Upon reflection, three major questions emerge:
- What is the actual sales potential of Pokemon Go and other augmented reality apps? As I said above, Pokemon Go is already driving sales for many businesses across the world, but how much will these numbers actually improve in the coming months? Will creating sponsored events actually bring in a big uptick in sales or just a bunch of disinterested users trying to catch a Snorlax?
- Is the popularity of Pokemon Go indicative of a general adoption of AR by the public? Many marketers are looking at the sales potential of Pokemon Go and projecting outwards, trying to come up with ways that they can use AR programs for their own devices. However, will an AR app that does not feature a popular license like Pokemon ever experience the same level of popularity? Is AR a viable marketing tool or does the viability of the platform not currently extend beyond Pokemon Go? In my opinion the game shows the potential of AR but does not necessarily indicate that the general public is completely on board with the concept. However, only time will tell.
- What is Pokemon Go’s shelf life? Pokemon Go is a fad, and fads which burn this brightly tend to extinguish just as quickly. Niantic has big plans for Pokemon Go, and many marketers and companies across the country do as well, but if the game becomes less popular (as it inevitably will in time) their plans might be nullified. Will the game’s popularity hold steady for years, months. Or even weeks? There’s no way of knowing. And when Pokemon Go’s popularity wains will the potential of AR disappear along with it?
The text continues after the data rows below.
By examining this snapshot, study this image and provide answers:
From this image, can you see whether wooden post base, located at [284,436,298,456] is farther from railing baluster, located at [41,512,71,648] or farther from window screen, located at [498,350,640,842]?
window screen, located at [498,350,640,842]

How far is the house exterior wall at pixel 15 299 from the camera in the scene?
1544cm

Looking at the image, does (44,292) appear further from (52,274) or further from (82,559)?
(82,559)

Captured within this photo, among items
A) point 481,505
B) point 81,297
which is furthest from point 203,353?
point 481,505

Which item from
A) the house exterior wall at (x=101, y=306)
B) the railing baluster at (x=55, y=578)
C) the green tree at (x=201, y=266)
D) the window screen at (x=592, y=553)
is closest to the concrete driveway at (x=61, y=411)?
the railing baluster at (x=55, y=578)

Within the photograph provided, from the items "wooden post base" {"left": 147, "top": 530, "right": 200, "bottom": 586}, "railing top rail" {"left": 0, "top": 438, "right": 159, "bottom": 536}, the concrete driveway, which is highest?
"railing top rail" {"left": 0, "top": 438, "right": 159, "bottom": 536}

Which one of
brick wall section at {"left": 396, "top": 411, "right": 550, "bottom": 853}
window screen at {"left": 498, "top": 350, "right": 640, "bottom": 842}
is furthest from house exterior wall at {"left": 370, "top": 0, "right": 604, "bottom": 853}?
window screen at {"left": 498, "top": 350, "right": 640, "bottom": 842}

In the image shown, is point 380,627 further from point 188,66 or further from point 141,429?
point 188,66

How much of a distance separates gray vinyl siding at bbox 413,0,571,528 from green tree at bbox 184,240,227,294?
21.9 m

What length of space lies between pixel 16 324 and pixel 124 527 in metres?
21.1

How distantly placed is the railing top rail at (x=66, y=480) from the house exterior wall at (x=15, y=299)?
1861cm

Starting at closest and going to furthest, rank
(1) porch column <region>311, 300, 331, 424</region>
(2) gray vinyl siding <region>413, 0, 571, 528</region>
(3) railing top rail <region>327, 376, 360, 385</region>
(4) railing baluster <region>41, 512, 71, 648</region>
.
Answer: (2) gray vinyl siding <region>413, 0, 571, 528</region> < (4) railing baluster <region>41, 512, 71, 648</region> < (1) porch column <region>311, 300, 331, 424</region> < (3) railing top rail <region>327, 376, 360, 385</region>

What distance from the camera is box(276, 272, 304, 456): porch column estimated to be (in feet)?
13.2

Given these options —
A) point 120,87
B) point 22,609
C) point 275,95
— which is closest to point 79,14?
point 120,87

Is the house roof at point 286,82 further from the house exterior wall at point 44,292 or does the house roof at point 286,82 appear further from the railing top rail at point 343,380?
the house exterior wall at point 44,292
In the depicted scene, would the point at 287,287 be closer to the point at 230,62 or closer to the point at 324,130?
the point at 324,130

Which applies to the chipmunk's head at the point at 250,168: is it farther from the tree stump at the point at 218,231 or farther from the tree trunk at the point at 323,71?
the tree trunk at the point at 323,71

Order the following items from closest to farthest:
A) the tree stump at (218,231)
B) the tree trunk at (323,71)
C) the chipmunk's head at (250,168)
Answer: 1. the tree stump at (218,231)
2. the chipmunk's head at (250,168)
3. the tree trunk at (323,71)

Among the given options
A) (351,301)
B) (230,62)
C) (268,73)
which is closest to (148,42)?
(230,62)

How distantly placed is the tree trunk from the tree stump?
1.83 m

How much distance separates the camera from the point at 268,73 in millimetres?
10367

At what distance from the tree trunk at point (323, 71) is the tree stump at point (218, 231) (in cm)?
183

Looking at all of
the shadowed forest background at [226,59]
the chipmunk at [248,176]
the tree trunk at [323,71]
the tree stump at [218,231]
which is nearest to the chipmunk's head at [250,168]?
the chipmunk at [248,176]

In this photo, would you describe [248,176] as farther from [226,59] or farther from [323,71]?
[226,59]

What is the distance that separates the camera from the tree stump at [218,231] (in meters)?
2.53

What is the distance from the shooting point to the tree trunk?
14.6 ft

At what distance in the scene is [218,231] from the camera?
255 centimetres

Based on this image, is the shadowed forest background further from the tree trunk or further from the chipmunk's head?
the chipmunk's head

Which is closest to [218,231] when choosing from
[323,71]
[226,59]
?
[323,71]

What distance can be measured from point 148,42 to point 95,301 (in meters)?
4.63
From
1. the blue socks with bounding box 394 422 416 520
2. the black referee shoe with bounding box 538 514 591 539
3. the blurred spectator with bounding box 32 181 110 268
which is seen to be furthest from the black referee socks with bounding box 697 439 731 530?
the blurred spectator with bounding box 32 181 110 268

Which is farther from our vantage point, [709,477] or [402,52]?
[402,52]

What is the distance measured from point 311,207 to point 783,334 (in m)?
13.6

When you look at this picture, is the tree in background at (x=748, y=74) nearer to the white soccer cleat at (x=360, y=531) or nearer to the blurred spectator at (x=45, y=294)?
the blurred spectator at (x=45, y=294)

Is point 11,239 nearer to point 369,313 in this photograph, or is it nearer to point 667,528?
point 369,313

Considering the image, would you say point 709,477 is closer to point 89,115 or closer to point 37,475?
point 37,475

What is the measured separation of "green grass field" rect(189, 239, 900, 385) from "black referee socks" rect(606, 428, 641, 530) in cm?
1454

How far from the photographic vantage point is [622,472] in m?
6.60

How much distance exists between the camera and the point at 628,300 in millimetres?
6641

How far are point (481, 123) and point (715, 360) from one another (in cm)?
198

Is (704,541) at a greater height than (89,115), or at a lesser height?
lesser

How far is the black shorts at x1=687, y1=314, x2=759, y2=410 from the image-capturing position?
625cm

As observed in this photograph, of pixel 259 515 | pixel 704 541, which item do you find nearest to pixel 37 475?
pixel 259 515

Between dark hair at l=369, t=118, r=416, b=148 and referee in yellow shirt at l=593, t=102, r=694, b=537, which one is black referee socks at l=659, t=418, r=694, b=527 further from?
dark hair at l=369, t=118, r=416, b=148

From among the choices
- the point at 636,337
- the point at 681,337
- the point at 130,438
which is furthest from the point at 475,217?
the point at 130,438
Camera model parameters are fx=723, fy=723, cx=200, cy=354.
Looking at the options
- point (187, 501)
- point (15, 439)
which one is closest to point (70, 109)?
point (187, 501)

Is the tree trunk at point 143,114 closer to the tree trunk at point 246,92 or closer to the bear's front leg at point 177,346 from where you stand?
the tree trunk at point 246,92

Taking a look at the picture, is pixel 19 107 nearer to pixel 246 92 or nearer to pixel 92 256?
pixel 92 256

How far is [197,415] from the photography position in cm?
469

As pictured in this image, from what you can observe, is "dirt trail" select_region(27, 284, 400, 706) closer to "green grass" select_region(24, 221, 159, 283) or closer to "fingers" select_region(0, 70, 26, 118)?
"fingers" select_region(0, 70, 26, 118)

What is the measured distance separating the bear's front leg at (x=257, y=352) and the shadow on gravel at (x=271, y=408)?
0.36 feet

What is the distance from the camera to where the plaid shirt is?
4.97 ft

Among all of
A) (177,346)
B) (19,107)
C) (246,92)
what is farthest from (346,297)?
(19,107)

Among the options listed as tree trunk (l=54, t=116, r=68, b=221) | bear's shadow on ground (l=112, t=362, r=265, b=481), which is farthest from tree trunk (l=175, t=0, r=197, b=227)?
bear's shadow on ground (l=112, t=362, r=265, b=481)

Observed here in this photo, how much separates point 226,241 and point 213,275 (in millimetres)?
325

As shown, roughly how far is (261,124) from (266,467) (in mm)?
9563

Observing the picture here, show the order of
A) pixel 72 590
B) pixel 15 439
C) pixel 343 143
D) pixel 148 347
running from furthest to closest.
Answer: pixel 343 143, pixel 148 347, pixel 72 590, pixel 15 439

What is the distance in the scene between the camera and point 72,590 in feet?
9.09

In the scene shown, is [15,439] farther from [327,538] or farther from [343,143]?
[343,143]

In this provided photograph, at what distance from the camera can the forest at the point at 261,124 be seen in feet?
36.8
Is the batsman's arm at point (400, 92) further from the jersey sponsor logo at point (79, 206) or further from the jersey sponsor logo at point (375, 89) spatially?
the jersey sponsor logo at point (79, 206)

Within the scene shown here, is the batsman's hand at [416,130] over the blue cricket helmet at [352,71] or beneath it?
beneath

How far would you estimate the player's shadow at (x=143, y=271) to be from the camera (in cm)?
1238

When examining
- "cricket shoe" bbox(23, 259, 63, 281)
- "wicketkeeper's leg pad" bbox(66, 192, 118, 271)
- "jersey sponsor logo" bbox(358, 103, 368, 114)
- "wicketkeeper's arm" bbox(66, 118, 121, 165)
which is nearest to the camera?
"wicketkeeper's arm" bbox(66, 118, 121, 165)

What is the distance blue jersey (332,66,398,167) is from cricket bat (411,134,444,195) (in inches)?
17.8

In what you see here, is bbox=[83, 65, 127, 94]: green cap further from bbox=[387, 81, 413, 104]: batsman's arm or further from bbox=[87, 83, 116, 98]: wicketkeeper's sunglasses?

Pokemon Go clearly illustrates the potential of augmented reality as a marketing tool. It has already driven a great many sales across a wide range of industries, and it has done so accidentally. If an AR app can have this kind of impact on the US economy without even trying to do so, it is tempting to imagine what would happen if marketers did try to use AR to their advantage. On the other hand, what if Pokemon Go was only successful because it wasn’t trying? Will potential buyers respond to non-Pokemon related AR marketing in the future? One thing is certain: there is a great deal of room for growth here. Whether or not AR will become an increasingly powerful marketing tool or will be little more than a flash in the pan is hard to predict now. Currently it looks like VR and AR are going to make a tremendous amount of impact, but many in the industry were confident about Google Glass as well. We will have to wait and see what the future holds for AR marketing, but if you want to try it out for yourself and attempt to drive a little more traffic to your business there is no better time than the present. Augmented reality can be used effectively with a little creativity and care, and there’s no reason to think your business might not be able to profit from it in the future.